> [USING THE INFORMATION]:
**A.** Check the statements below against the post about dogs and trust. For each, answer yes or no and quote the words from the post that decide it.
(i) Every participant in the Central Michigan University study was a psychology undergraduate.
(ii) Participants in the sessions with a dog showed lower heart rate and blood pressure.
(iii) With a Labrador beside him, a young Frenchman got about one phone number for every three young women he approached.
**B.** According to the post about dogs and trust, which three dogs were used in the Central Michigan University study?
**C.** Go on with the post about dogs and trust, starting after its final sentence.

> [PAGE EXCERPT]:
_ _ _

Trust
Dogs Can Promote Friendliness Just By Hanging Out
Apparent ownership doesn’t seem to be essential for “pet magic" to occur.
Posted November 8, 2017
Dogs bring people together. In the days when it was believed that simple possession of a dog might help its owner to live a longer life, it was suggested that these contacts could lead to health-promoting social support. Though this now seems to have been largely illusory, the aura of trustworthiness that dogs confer on their owners remains a robust phenomenon. In my latest book, I argue that this effect can explain the success of some kinds of dog-assisted therapy, the mere presence of the dog instantly creating a bond of trust between therapist and patient.
This “trust effect” has emerged as a common thread in several research studies, conducted in different countries using very different methodologies. The most widely-used scenario involves counting the number of strangers who spontaneously approach a person either standing alone or holding a dog on a leash. Even scruffily-dressed people and potentially scary Rottweilers get people talking. With a well-behaved Labrador at his side, a young Frenchman successfully obtained the phone numbers of about one young lady for every three that he approached. Simply adding the phrase “with a dog” to a (fictitious) man’s on-line dating profile resulted in many more women rating him as a serious marriage prospect – even when the rest of his description revealed him to be uninterested in commitment.
In all of these studies, subjects were reacting to a person to whom the experimenters had assigned the role of owner (or, if you prefer, “guardian”). It's possible, therefore, that the "trust effect" only extends to someone who is evidently in control of a dog. However, earlier this year, researchers at Central Michigan University published a study which suggests that the mere presence of a well-behaved dog can make people more likely to co-operate with one another, even when no one has taken on the role of “owner." (Here’s Marc Bekoff’s take on this study).
The study examined groups of four people (all of them psychology undergraduates) tasked with either creating an advertising campaign (interactive problem-solving) or playing a "prisoner's dilemma" game in which the best outcome for the group was if all four members co-operated. In half of the sessions, one of three dogs—a Jack Russell terrier, a medium-sized mixed breed, or a standard poodle—was present. Probably because the participants were not interacting intensively with the dogs, there were none of the reductions in heart rate or blood pressure that occur when people pet friendly dogs. When the dog was in the room, the subjects did become more co-operative, as measured by expert raters screening videotapes of the sessions.

_ _ _

> [DATA SUPPLIED]:

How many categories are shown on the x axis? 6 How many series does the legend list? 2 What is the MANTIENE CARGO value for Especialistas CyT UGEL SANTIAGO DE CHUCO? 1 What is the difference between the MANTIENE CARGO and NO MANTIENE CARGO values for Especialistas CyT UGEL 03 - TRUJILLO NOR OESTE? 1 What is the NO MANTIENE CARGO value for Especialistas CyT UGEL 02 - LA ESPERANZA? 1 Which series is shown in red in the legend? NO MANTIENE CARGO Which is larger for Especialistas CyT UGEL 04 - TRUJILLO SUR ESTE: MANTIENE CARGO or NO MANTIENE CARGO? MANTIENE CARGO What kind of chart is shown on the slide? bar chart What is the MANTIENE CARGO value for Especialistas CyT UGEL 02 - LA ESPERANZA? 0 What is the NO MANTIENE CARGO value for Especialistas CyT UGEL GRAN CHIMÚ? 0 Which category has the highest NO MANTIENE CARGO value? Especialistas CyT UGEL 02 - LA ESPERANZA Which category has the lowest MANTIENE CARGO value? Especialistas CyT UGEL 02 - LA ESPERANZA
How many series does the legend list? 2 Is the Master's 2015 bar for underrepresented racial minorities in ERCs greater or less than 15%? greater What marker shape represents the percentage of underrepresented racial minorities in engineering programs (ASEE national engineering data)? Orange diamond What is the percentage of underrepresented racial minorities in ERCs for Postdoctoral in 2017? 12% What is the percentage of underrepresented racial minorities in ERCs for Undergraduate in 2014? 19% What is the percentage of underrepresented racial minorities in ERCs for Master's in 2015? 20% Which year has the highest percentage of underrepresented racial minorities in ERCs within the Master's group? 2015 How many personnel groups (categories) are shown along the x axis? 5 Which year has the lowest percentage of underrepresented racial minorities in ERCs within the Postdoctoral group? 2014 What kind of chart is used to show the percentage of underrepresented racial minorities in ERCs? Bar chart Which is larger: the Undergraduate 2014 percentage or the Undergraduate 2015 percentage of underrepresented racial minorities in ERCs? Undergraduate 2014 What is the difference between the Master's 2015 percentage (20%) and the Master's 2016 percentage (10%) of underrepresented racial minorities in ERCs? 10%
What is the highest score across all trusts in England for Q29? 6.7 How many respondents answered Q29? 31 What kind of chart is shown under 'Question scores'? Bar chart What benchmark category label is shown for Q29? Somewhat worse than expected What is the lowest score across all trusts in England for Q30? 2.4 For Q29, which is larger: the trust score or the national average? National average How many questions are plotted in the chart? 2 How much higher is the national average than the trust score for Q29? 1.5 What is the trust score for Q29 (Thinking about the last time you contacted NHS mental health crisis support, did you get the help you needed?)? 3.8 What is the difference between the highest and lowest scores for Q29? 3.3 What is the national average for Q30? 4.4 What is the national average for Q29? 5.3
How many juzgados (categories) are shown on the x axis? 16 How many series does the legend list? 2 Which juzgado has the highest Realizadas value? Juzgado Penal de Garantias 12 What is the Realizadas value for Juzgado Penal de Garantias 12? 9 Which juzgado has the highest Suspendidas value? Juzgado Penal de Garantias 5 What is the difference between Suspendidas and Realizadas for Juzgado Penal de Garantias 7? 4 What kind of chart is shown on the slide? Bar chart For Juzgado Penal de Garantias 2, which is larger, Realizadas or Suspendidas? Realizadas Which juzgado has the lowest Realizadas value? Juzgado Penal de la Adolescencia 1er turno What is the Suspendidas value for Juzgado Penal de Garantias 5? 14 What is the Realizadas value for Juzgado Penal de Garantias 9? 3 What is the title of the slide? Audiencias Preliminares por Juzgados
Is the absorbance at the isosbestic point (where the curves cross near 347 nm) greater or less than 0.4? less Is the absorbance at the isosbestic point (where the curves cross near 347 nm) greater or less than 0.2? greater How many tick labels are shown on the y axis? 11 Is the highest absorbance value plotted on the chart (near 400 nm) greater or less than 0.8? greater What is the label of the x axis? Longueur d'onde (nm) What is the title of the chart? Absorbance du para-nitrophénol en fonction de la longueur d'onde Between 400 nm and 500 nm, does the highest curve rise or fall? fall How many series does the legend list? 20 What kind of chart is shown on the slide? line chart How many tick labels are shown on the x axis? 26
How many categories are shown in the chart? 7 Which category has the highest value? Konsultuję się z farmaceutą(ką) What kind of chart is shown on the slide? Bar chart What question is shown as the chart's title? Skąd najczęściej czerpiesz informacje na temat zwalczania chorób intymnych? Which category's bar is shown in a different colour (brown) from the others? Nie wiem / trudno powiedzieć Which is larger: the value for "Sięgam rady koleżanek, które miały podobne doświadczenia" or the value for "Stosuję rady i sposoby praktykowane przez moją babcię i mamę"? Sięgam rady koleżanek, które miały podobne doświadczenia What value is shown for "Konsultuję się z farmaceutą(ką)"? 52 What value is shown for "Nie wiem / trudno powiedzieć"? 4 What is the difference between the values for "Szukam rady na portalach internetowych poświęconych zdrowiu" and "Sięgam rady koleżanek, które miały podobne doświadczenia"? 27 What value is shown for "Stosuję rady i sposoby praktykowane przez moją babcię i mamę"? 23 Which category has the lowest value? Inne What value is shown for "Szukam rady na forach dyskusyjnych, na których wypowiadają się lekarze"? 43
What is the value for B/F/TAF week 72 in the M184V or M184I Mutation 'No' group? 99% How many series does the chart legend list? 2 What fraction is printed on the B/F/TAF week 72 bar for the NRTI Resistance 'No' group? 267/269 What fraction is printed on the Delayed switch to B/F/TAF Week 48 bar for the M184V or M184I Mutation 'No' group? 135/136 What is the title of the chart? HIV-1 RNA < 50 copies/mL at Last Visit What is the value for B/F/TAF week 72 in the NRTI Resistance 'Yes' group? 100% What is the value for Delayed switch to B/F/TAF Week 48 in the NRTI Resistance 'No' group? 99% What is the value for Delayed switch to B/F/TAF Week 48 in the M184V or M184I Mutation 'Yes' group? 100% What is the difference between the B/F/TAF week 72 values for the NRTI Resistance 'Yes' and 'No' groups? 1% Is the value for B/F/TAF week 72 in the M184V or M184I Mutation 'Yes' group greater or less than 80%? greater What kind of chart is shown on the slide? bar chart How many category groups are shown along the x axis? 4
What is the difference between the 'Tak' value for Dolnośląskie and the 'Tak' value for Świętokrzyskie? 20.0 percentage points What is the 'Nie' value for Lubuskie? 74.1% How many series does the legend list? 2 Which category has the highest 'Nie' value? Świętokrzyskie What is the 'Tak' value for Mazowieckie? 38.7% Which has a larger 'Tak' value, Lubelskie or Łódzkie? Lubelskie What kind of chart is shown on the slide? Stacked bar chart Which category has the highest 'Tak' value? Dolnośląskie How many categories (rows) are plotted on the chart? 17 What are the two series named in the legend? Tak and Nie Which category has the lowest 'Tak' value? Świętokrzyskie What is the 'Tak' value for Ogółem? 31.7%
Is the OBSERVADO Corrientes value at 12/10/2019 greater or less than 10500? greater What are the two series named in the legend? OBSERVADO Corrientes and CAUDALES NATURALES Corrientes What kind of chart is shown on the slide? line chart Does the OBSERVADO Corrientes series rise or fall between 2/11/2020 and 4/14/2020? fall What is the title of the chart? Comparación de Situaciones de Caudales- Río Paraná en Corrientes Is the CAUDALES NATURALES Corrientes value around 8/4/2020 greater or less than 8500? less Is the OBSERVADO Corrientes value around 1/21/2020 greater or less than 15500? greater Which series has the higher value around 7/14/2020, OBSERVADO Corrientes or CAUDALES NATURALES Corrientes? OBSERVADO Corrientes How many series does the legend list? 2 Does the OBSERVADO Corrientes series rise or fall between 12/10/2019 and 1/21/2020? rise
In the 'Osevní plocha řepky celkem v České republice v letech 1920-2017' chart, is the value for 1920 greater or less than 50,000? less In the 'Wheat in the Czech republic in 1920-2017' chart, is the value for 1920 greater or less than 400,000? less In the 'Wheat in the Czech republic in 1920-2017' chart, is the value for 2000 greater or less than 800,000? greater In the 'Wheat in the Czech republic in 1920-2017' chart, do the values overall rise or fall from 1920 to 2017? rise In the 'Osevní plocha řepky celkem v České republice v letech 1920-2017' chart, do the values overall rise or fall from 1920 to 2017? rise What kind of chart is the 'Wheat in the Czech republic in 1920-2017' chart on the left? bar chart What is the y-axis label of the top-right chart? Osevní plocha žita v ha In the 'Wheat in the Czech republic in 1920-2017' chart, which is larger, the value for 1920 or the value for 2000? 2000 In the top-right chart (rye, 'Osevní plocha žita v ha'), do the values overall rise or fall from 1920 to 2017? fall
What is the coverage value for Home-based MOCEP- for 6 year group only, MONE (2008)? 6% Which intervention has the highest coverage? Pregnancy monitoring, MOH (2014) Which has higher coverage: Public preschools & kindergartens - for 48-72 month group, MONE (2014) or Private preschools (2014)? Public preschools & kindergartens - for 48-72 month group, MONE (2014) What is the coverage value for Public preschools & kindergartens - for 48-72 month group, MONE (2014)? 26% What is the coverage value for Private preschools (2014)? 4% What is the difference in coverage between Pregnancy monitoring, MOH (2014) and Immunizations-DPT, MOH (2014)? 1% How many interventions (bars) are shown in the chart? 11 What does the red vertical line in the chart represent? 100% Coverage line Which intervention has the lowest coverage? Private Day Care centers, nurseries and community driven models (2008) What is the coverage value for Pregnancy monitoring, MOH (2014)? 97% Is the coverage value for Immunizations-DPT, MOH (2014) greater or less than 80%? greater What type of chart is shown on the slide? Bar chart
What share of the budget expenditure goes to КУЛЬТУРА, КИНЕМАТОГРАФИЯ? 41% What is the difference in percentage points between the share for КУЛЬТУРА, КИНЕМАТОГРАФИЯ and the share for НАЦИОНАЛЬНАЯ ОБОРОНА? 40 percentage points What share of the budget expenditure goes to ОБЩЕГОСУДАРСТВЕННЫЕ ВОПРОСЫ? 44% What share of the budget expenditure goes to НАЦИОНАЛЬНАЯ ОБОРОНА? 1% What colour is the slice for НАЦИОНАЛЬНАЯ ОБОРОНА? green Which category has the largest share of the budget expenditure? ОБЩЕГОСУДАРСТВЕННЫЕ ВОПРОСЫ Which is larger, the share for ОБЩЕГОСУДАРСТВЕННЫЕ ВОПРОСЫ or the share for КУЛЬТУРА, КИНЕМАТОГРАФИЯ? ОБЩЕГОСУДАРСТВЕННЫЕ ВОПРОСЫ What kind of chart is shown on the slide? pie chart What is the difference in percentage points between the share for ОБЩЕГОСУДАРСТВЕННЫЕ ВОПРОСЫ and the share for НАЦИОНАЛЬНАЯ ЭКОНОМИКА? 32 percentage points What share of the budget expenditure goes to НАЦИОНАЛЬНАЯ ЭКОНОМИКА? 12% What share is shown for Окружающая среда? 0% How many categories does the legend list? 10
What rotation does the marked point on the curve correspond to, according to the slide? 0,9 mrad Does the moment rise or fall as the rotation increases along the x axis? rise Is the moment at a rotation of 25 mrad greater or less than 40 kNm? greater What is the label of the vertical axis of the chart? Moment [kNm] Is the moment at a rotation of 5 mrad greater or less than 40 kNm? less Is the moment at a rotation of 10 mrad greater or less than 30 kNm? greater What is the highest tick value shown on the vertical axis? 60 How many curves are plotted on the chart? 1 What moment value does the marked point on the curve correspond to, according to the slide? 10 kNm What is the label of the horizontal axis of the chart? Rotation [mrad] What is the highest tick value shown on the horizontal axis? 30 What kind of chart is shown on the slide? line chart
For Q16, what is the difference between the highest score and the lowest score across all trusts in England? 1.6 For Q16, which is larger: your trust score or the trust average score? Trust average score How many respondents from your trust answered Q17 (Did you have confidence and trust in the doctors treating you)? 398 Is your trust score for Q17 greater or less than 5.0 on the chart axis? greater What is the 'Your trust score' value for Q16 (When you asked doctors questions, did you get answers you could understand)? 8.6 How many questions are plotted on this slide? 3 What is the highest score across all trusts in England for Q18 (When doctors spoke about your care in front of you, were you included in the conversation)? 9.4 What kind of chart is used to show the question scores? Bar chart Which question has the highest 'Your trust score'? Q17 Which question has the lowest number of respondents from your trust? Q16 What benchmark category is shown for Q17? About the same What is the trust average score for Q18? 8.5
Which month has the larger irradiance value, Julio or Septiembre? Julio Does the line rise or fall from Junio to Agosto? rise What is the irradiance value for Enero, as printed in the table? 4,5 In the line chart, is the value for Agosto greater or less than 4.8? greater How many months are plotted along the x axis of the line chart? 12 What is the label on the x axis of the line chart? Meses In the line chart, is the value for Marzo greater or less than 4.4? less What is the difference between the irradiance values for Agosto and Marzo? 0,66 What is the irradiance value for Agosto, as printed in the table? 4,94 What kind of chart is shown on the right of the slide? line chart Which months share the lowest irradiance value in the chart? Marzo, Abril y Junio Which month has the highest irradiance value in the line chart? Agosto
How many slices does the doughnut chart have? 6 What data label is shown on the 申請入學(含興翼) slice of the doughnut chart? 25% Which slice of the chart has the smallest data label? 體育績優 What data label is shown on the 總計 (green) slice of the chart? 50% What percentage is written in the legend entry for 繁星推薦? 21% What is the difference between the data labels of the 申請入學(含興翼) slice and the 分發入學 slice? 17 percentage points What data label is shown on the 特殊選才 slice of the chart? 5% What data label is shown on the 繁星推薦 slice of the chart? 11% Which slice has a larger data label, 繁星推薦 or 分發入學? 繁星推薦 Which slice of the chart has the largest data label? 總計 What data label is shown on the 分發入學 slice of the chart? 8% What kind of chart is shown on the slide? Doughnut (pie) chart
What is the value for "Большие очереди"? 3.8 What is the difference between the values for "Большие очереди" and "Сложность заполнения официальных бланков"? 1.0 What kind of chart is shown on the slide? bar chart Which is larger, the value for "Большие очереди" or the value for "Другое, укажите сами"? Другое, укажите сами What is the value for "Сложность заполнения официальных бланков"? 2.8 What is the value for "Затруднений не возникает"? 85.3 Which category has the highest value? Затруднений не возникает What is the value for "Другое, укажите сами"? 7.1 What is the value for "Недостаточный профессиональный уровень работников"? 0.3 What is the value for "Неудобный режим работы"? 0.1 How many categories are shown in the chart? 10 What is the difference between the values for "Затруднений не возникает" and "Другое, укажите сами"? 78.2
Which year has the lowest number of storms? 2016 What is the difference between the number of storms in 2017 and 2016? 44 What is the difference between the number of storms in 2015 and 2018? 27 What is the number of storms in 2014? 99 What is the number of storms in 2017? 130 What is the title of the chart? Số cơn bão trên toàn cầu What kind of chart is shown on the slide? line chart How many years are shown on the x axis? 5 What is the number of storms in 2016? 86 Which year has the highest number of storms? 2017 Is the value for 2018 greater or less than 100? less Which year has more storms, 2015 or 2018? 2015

_ _ _

> [ANSWER SECTION]:
**A.**
(i) Yes: "all of them psychology undergraduates"
(ii) No: "there were none of the reductions in heart rate or blood pressure that occur when people pet friendly dogs"
(iii) Yes: "obtained the phone numbers of about one young lady for every three that he approached"

**B.** A Jack Russell terrier, a medium-sized mixed breed, and a standard poodle.

**C.**
As in many studies of this type, the dog is visible on the tapes, and it is difficult to be absolutely certain that this has not subtly biased the raters in their perceptions of the subjects' behavior; in other words, the "trust effect" may affect the raters as much as, or even more than, it may affect the subjects. However, in this study, researchers were able to eliminate all sight of the dogs from the tapes by chopping out the lower half of each frame. They then showed clips of the sessions to naive observers, none of whom were able to guess correctly which clips were taken from the dog sessions. And the changes in the subjects' behavior when the dog had been present (though invisible to the raters) were still evident; the individuals were rated as more co-operative, friendly and interactive.
The changes cannot have been due to the presence of the dog "normalizing" the situation, as most likely occurs in some kinds of dog-assisted therapy with the dog helping to make the situation seem "more like home." The study does not report the immediate reaction of the subjects when the dog was introduced into the room, but it is not usual for such "team-building exercises" to involve animals.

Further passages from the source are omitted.